Markets are often the best place to find the best local food at the best prices. We had a day in Guatemala City before heading out to Antigua so we decided to check out the central market and gnaw at the tip of the iceberg called guatemala shopping.
And I quickly find out why. I ordered buche tacos. That would be pig’s stomach. There seems to be a confusion here, as buche also comes up as pig’s esophagus when searched on the interweb. But the lady who prepared my taco said it’s stomach so… buche tacos. And they ask if I want chicharron on it…. um… yes, obviously!The tacos were delicious. Very very crunchy chicharron crumbs, in fact I think I chipped a filling biting into it. While I go at those tacos, my eyes wonder with distraction and greed. I see some other weird looking stuff and I have to try it, it’s just in my nature.
Moronga=blood sausage. I will have some please.I’m not new to blood sausage, there’s blood sausage in Korean cuisine, but I’ve never tried it in a taco form. It’s good. I’m suddently intrigued by how they prepare it. And how blood sausage is made. Challenge possibility?

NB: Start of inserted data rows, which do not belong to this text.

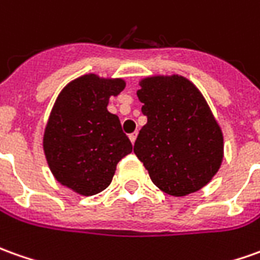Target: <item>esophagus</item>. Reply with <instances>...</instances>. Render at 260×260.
Masks as SVG:
<instances>
[{"instance_id":"1","label":"esophagus","mask_w":260,"mask_h":260,"mask_svg":"<svg viewBox=\"0 0 260 260\" xmlns=\"http://www.w3.org/2000/svg\"><path fill=\"white\" fill-rule=\"evenodd\" d=\"M137 135H138V132H134V134H131L129 135V139H131V142H132V145L135 144V141H137Z\"/></svg>"}]
</instances>
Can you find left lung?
Wrapping results in <instances>:
<instances>
[{"label":"left lung","instance_id":"obj_1","mask_svg":"<svg viewBox=\"0 0 260 260\" xmlns=\"http://www.w3.org/2000/svg\"><path fill=\"white\" fill-rule=\"evenodd\" d=\"M139 86L148 122L135 141L138 159L171 197L202 189L223 160V134L202 92L178 74L146 77Z\"/></svg>","mask_w":260,"mask_h":260}]
</instances>
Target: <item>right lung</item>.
I'll use <instances>...</instances> for the list:
<instances>
[{
  "label": "right lung",
  "instance_id": "add662e5",
  "mask_svg": "<svg viewBox=\"0 0 260 260\" xmlns=\"http://www.w3.org/2000/svg\"><path fill=\"white\" fill-rule=\"evenodd\" d=\"M122 78L85 74L59 92L44 131V153L61 185L82 197L109 186L116 164L132 152L119 118L107 109L125 88Z\"/></svg>",
  "mask_w": 260,
  "mask_h": 260
}]
</instances>
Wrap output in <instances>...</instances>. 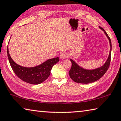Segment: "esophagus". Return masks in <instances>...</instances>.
I'll list each match as a JSON object with an SVG mask.
<instances>
[{
  "mask_svg": "<svg viewBox=\"0 0 121 121\" xmlns=\"http://www.w3.org/2000/svg\"><path fill=\"white\" fill-rule=\"evenodd\" d=\"M68 56H69V55L68 54V53H62L60 54V59H65L66 58H68Z\"/></svg>",
  "mask_w": 121,
  "mask_h": 121,
  "instance_id": "34e87169",
  "label": "esophagus"
}]
</instances>
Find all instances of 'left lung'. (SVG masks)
I'll list each match as a JSON object with an SVG mask.
<instances>
[{
    "label": "left lung",
    "instance_id": "obj_1",
    "mask_svg": "<svg viewBox=\"0 0 121 121\" xmlns=\"http://www.w3.org/2000/svg\"><path fill=\"white\" fill-rule=\"evenodd\" d=\"M99 28L104 32V33L109 40L110 44L109 56H108L106 62L104 63L103 65L94 69H86L83 68L82 67L79 66L72 59H70L72 65H71L70 70L69 71V74L71 78L75 82L78 83L88 84L97 81L103 76L109 68L110 60H111V40L105 30L101 26H99Z\"/></svg>",
    "mask_w": 121,
    "mask_h": 121
}]
</instances>
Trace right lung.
Wrapping results in <instances>:
<instances>
[{
    "mask_svg": "<svg viewBox=\"0 0 121 121\" xmlns=\"http://www.w3.org/2000/svg\"><path fill=\"white\" fill-rule=\"evenodd\" d=\"M7 56L10 65L17 76L25 82L32 84H39L48 78L53 65L59 61L58 57L48 59L42 64L34 67H24L16 63L10 56L9 48Z\"/></svg>",
    "mask_w": 121,
    "mask_h": 121,
    "instance_id": "add662e5",
    "label": "right lung"
}]
</instances>
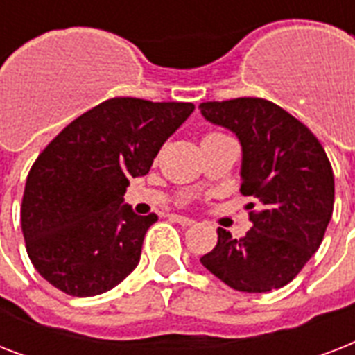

I’m not the one for flavored sodas and junky sweets so I give Mikey a look when he orders a purple soda. But this purple drink turns out to be perfect for washing down all that whatever I just ate. Not to kill and forget the flavors but just to freshen the pallet. 😉
For lunch we take a short walk from the hostel to 7 Caldos, a seafood restaurant that we had spotted on the way to the hostel. It starts bucketing rain as we pick at our seafood cocktail and pitcher of michelada.
That night we get into Antigua, a colonial town about 45 minutes from G. City that was once the capital of Guatemala. It’s Saturday night and there are street food vendors at the plaza outside of the beautiful church of La Merced. We pick up some tallboys and find a cart to eat at.
First I get a tostada with guacamole spread from one cart. Then I see another lady selling chile rellenos. So I get a thing of chile relleno and carefully place it on my tostada and top with beet and cabbage slaw. That relleno was stuffed right.
There were a ton of beautiful old churches in Antigua so one day we took the day to walk around the whole city and sight-see. After about 11 churches in, we’re feeling hungry… and as we cram in yet another church and turn the corner… jackpot! In a big plaza, a few different carts grilling meat all smokey and smelling delicious.
Mikey gets longanisa, sausage.. and I get chicken, both served with rice, beans and tortillas. They use real charcoal, as in not processed, and these meats just had the deepest smokiest flavors embedded in them. I had to get another piece of chicken, it’s worth $1.
Strangely enough, there was a Korean restaurant in Antigua. Casa Korea. Considering that we ended up going there twice in 5 days… I guess there’s a market for that business after all. The food was… actually really good and authentic. Jojo, I thought of you as I ate my Kimchi Chigae.
After a few days in Antigua, we headed northwest towards Lake Atitlan. Roads were pretty gnarly getting there since there were a bunch of mudslides from all the rain they’ve had. Our van parked at a rest stop while trying to figure out the current conditions. We ordered some breakfast.A beautiful scramble with a weird cheese wedge… but no gallo pinto in sight. I’m good.
We arrive in Panajachel, a small town on the north edge of Lake Atitlan. After a boat tour of a couple different lake towns, we freshen up and go on a mission to find the Giant’s game somewhere. Street foods can be such distractions though, especially when you’re a bit hungry.
This dude clearly knew what he was doing because that smell was no joke. Despite the initial hesitation upon seeing that giant head of a pineapple on top of the skewer of meat (why!)… I had to overcome my fears and approach the cart to get a closer look at what was being cooked up on that grill of his.
The next day was the market day in Chichicastenango which is a town about 1 hour north of Panajachel. It’s kind of a must for tourist if you can catch market day which is only Thursday and Sunday. Here we found true fried chicken.
The pickled stuff in the jar… was spicy. I thought I might have overdone it but it turned out that I hadn’t (I didn’t get sick :))
All this spicy pickled stuff we’ve come across on our trip is making me want to delve into home pickling. In fact, I just ordered this book on amazon on pickling. I think we should all pickle. Challenge!
I really loved how cubical these pops were though. They stacked so nicely in the cooler. Like building blocks. This made me reminisce about the time when Jojo and I would talk about doing a gourmet popsicle cart.
Now some market shots…
A drink to note: Mojito I got in Flores towards the end of Guatemala trip. It was blended, green and slushy. I liked because in a mojito you can never get that piece of mint leaf through your straw. Here, no problem.